* **ROWS**
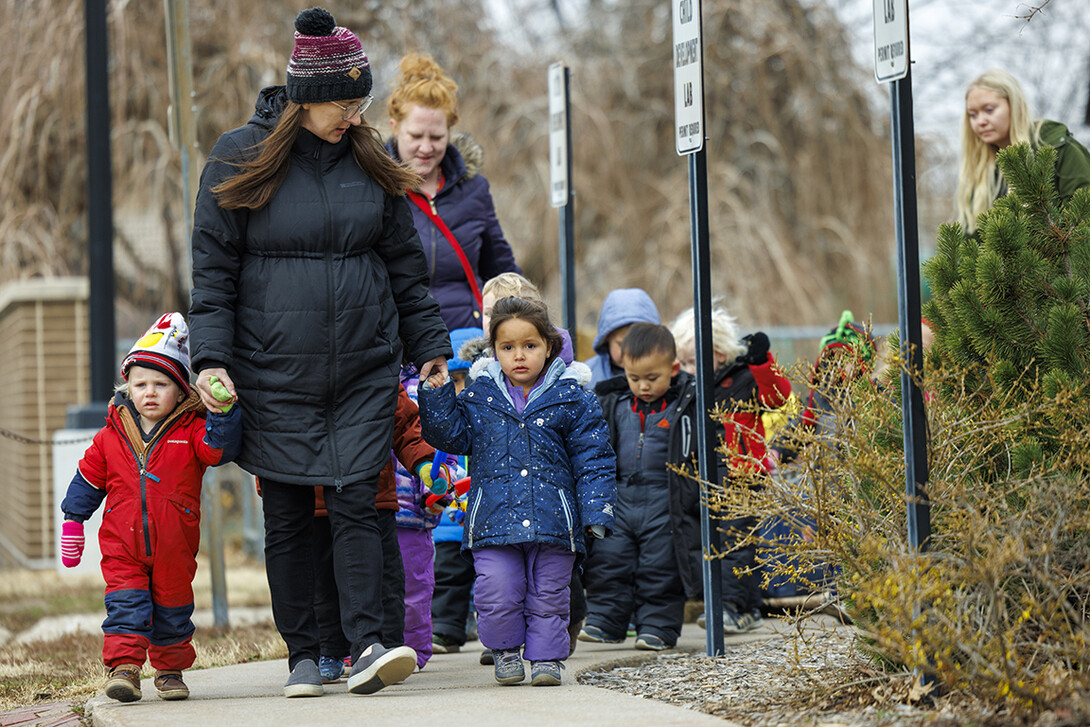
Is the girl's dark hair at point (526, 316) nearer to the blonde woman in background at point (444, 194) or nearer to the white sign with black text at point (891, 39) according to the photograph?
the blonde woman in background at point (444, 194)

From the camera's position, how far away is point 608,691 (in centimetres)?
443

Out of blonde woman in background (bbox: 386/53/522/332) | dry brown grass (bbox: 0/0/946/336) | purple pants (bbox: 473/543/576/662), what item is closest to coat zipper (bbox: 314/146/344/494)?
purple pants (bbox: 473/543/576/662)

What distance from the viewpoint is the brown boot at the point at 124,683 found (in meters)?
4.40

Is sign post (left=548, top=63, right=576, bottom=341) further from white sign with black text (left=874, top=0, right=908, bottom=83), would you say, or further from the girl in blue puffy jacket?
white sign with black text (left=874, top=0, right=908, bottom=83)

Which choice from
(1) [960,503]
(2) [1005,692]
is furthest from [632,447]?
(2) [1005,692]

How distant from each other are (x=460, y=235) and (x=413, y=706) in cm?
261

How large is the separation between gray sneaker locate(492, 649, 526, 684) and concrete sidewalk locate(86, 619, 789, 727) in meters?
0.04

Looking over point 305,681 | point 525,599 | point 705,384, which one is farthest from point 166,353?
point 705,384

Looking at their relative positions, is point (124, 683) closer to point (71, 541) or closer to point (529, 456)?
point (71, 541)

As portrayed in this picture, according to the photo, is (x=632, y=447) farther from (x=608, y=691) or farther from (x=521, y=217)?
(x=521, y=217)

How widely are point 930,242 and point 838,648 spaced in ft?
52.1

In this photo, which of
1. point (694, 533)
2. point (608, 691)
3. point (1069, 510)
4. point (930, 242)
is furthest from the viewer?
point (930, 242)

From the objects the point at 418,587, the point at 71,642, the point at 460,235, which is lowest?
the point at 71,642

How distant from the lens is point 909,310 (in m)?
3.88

* **GIVEN PROBLEM**
Copy each line above precisely, dropping the pictures.

* **TASK ANSWER**
Is the girl's dark hair at point (526, 316) nearer to the blonde woman in background at point (444, 194) or nearer to the white sign with black text at point (891, 39) according to the photograph?
the blonde woman in background at point (444, 194)

From the camera's position, how far away is point 608,691 (in centimetres)?
443

Out of blonde woman in background (bbox: 386/53/522/332) | dry brown grass (bbox: 0/0/946/336) | purple pants (bbox: 473/543/576/662), what item is closest to coat zipper (bbox: 314/146/344/494)?
purple pants (bbox: 473/543/576/662)

What distance from the viewpoint is the brown boot at the point at 124,683 found (in meters)?
4.40

Is sign post (left=548, top=63, right=576, bottom=341) further from white sign with black text (left=874, top=0, right=908, bottom=83), would you say, or further from the girl in blue puffy jacket?
white sign with black text (left=874, top=0, right=908, bottom=83)

Which choice from
(1) [960,503]
(2) [1005,692]
is furthest from [632,447]?
(2) [1005,692]

How distant from each other are (x=460, y=235) and (x=413, y=706) in cm?
261

How large is the separation between gray sneaker locate(492, 649, 526, 684) and concrete sidewalk locate(86, 619, 789, 727) in meters?
0.04

Looking over point 305,681 | point 525,599 | point 705,384, which one is farthest from point 166,353?
point 705,384

Looking at their relative positions, is point (124, 683) closer to point (71, 541) or closer to point (529, 456)?
point (71, 541)

As portrayed in this picture, according to the photo, is (x=632, y=447) farther from (x=608, y=691) or farther from (x=521, y=217)?
(x=521, y=217)

How widely are point 930,242 and point 838,648 spaced in ft?
52.1

In this photo, which of
1. point (694, 533)
2. point (608, 691)
3. point (1069, 510)
4. point (930, 242)
is furthest from the viewer?
point (930, 242)

From the objects the point at 418,587, the point at 71,642, the point at 460,235, which is lowest?
the point at 71,642

How distant from the lens is point 909,310 (in m)?
3.88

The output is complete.